▶ **Scene-based reasoning listing**:
========================================================================

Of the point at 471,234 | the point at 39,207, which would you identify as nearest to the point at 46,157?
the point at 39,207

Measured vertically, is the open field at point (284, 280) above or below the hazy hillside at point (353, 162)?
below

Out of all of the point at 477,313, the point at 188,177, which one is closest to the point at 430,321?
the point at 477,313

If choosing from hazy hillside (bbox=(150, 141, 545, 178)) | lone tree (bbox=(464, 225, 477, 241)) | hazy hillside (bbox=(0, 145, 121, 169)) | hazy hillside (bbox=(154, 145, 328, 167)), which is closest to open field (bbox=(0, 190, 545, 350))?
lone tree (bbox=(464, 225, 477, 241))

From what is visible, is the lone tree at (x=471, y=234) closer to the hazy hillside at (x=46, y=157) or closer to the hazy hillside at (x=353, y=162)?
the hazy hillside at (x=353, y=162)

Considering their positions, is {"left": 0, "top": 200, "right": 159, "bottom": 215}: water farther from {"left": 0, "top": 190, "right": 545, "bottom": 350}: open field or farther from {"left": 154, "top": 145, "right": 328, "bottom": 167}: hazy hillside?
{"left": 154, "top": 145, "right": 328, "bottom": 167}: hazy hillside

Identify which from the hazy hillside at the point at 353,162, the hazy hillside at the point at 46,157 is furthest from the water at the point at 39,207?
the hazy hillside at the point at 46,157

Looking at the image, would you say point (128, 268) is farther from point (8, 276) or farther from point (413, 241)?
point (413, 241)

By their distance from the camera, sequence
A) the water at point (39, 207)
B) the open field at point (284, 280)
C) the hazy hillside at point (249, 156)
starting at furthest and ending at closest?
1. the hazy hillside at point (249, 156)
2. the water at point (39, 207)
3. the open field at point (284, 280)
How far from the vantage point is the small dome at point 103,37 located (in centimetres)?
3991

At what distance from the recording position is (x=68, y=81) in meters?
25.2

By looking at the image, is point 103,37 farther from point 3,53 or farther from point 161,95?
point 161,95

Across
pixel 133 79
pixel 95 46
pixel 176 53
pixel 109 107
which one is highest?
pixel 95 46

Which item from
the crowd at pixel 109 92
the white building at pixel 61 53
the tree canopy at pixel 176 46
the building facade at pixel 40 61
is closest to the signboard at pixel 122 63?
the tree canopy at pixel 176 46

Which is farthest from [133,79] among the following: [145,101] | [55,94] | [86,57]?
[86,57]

========================================================================

▶ **Task goal**: Reproduce every line of the listing above verbatim.

▶ **Correct answer**:
Of the point at 471,234 | the point at 39,207, which would you identify as nearest to the point at 46,157?
the point at 39,207

Measured vertically, is the open field at point (284, 280) above or below the hazy hillside at point (353, 162)?
below

Out of all of the point at 477,313, the point at 188,177, which one is closest to the point at 430,321?
the point at 477,313

If choosing from hazy hillside (bbox=(150, 141, 545, 178)) | lone tree (bbox=(464, 225, 477, 241)) | hazy hillside (bbox=(0, 145, 121, 169)) | hazy hillside (bbox=(154, 145, 328, 167)), which is closest to open field (bbox=(0, 190, 545, 350))?
lone tree (bbox=(464, 225, 477, 241))

From what is visible, is the lone tree at (x=471, y=234) closer to the hazy hillside at (x=46, y=157) or closer to the hazy hillside at (x=353, y=162)?
the hazy hillside at (x=353, y=162)

Considering their positions, is {"left": 0, "top": 200, "right": 159, "bottom": 215}: water farther from {"left": 0, "top": 190, "right": 545, "bottom": 350}: open field or farther from {"left": 154, "top": 145, "right": 328, "bottom": 167}: hazy hillside?
{"left": 154, "top": 145, "right": 328, "bottom": 167}: hazy hillside

Identify which from the hazy hillside at the point at 353,162, the hazy hillside at the point at 46,157 is furthest from the water at the point at 39,207?
the hazy hillside at the point at 46,157

Looking at the image, would you say point (128, 268) is farther from point (8, 276) or farther from point (413, 241)?
point (413, 241)

By their distance from the camera, sequence
A) the water at point (39, 207)
B) the open field at point (284, 280)
C) the hazy hillside at point (249, 156)
starting at furthest and ending at closest?
1. the hazy hillside at point (249, 156)
2. the water at point (39, 207)
3. the open field at point (284, 280)
How far from the vantage point is the small dome at point 103,37 located (in centimetres)?
3991

At what distance from the recording position is (x=68, y=81) in meters?
25.2

By looking at the image, is point 103,37 farther from point 3,53 or farther from point 161,95?
point 161,95

Across
pixel 133 79
pixel 95 46
pixel 176 53
pixel 109 107
which one is highest?
pixel 95 46

Which item from
the crowd at pixel 109 92
the white building at pixel 61 53
the tree canopy at pixel 176 46
the building facade at pixel 40 61
is closest to the signboard at pixel 122 63?
the tree canopy at pixel 176 46

Which is farthest from [133,79] among the following: [145,101] | [55,94] | [86,57]?
[86,57]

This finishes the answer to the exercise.